A Population-Based and Clinical Cohort Validation of the Novel Consensus Definition of Metabolic Hyperferritinemia

• Published in: The journal of clinical endocrinology and metabolism Vol. 109; no. 6; pp. 1540 - 1549
• Main Authors: Liu, Wen-Yue, Lian, Li-You, Zhang, Huai, Chen, Sui-Dan, Jin, Xin-Zhe, Zhang, Ni, Ye, Chen-Hui, Chen, Wen-Ying, Bee, George Goh Boon, Wang, Fu-Di, Miele, Luca, Corradini, Elena, Valenti, Luca, Zheng, Ming-Hua
• Format: Journal Article
• Language: English
• Published: US Oxford University Press 01.06.2024
• Subjects: Albumin; Biopsy; Cardiovascular diseases; China; Clinical; Clinical outcomes; Comorbidity; Comparative analysis; Creatinine; Fatty liver; Ferritin; Fibrosis; Liver; Liver diseases; Metabolism; Mortality; Sarcopenia; Steatosis; Type 2 diabetes; China; metabolic syndrome; metabolic dysfunction–associated fatty liver disease; iron overload; metabolic hyperferritinemia; Iron overload; Metabolic hyperferritinemia; Metabolic syndrome; Metabolic dysfunction-associated fatty liver disease
• ISSN: 0021-972X; 1945-7197; 1945-7197
• DOI: 10.1210/clinem/dgad749

Abstract Context There is limited data on the clinical significance of metabolic hyperferritinemia (MHF) based on the most recent consensus. Objective We aimed to validate the clinical outcomes of MHF in the general population and patients with biopsy-proven metabolic dysfunction–associated fatty liver disease (MAFLD). Methods The NHANES database and PERSONS cohort were included. MHF was defined as elevated serum ferritin with metabolic dysfunction (MD) and stratified into different grades according to ferritin (grade 1: 200 [females]/300 [males]—550 ng/mL; grade 2: 550-1000 ng/mL; grade 3: >1000 ng/mL). The clinical outcomes, including all-cause death, comorbidities, and liver histology, were compared between non-MHF and MHF in adjusted models. Results In NHANES, compared with non-MHF with MD, MHF was related to higher risks of advanced fibrosis (P = .036), elevated albumin–creatinine ratio (UACR, P = .001), and sarcopenia (P = .013).
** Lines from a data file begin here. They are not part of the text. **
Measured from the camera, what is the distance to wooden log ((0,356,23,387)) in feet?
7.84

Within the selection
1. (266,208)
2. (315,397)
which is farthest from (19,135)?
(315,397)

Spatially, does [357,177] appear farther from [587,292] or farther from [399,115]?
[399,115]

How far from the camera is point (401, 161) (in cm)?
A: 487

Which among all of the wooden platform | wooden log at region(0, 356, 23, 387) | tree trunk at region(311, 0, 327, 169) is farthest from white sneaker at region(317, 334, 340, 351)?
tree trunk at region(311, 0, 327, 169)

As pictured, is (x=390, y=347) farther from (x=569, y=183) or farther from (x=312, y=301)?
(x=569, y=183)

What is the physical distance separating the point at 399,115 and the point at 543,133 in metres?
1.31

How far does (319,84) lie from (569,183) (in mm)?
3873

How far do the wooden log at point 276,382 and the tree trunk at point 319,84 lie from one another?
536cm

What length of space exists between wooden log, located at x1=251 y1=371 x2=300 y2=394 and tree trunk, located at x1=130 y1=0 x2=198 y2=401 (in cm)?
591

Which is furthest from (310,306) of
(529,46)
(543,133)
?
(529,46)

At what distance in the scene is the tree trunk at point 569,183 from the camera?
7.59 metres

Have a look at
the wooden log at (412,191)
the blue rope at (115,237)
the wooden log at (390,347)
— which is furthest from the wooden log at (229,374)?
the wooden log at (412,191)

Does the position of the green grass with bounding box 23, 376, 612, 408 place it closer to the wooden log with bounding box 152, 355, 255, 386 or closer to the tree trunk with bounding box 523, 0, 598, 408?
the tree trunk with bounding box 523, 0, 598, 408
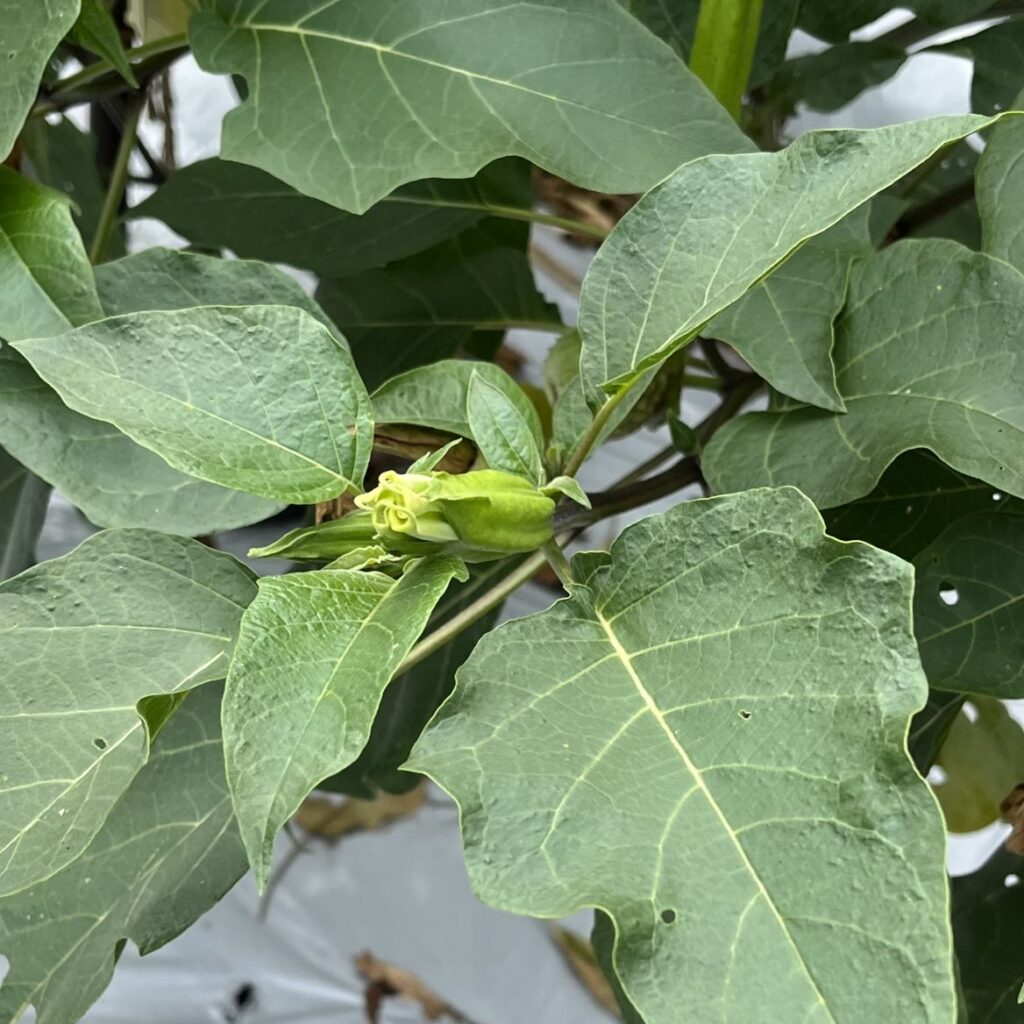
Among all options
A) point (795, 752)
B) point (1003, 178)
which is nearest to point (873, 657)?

Although the association between all grades of MHF and mortality was insignificant (P = .122), grades 2/3 was associated with increased mortality (P = .029). When comparing with non-MHF without MD, the harmful effects of MHF were more significant in mortality (P < .001), elevated UACR (P < .001), cardiovascular disease (P = .028), and sarcopenia (P < .001). In the PERSONS cohort, MHF was associated with more advanced grades of steatosis (P < .001), lobular inflammation (P < .001), advanced fibrosis (P = .017), and more severe hepatocellular iron deposition (P < .001). Conclusion Both in the general population and in at-risk individuals with MAFLD, MHF was related with poorer clinical outcomes.